Où sont les syndicats ?

Actuellement, dans tous les pays du monde, les caisses de retraites constituent une véritable problématique. L’exemple le plus probant, et le plus proche de nous également, est celui de la France où, depuis sa nomination, le Premier ministre a engagé un véritable débat autour de son projet de réforme. Un dialogue auquel toutes les parties intéressées ont apporté leur contribution.

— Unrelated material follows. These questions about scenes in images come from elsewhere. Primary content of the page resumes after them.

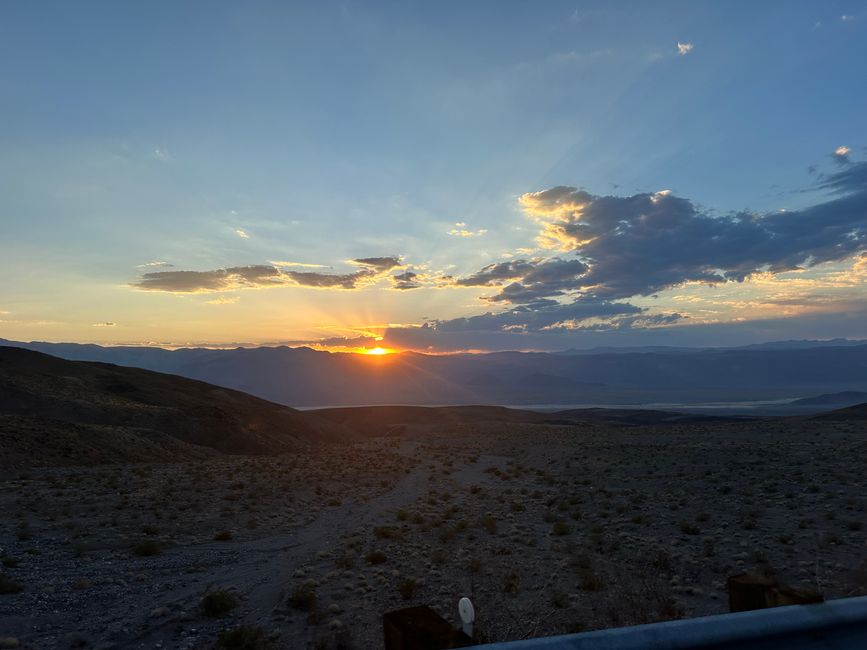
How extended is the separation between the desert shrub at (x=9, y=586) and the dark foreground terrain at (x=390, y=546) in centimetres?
3

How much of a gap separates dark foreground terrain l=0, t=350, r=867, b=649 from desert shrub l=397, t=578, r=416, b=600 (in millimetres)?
33

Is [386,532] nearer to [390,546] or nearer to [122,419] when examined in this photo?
[390,546]

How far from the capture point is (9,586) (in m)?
9.88

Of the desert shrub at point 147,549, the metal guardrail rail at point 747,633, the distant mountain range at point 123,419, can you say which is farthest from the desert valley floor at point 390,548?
the distant mountain range at point 123,419

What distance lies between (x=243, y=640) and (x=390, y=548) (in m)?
6.00

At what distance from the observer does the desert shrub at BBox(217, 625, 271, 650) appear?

Chez nous au Maroc, la retraite pose problème également depuis très longtemps, notamment à travers les déséquilibres des fondamentaux de la CNSS et les récentes difficultés de la CIMR. Mais à la différence des pays développés, les acteurs censés contribuer à la réussite de la réforme sont défaillants.
A l’exception du gouvernement qui mène la danse et des médias qui tentent de temps en temps de l’interpeller sur certains dossiers, comme celui de la CNSS, les premiers intéressés, à savoir les affiliés, sont absents. En principe, c’est aux syndicats que revient le rôle de représenter la voix des affiliés et des salariés. Mais ces syndicats sont malheureusement trop pris par d’autres «combats» moins difficiles et, surtout, plus rentables sur le plan politique et électoral. Ce qui fait que la réforme sera passée sans qu’il y ait eu réellement débat. Et, une fois de plus, on devra se fier au gouvernement et à ceux qui ont élaboré les nouvelles réformes, en supposant que cela ne pourrait que profiter aux affiliés. Les syndicats ont encore raté une occasion pour regagner en crédibilité en jouant correctement leur rôle. Car, après tout, on ne leur demande rien de bien extraordinaire, mis à part d’être de vrais syndicats, c’est-à-dire d’être au service de leurs affiliés.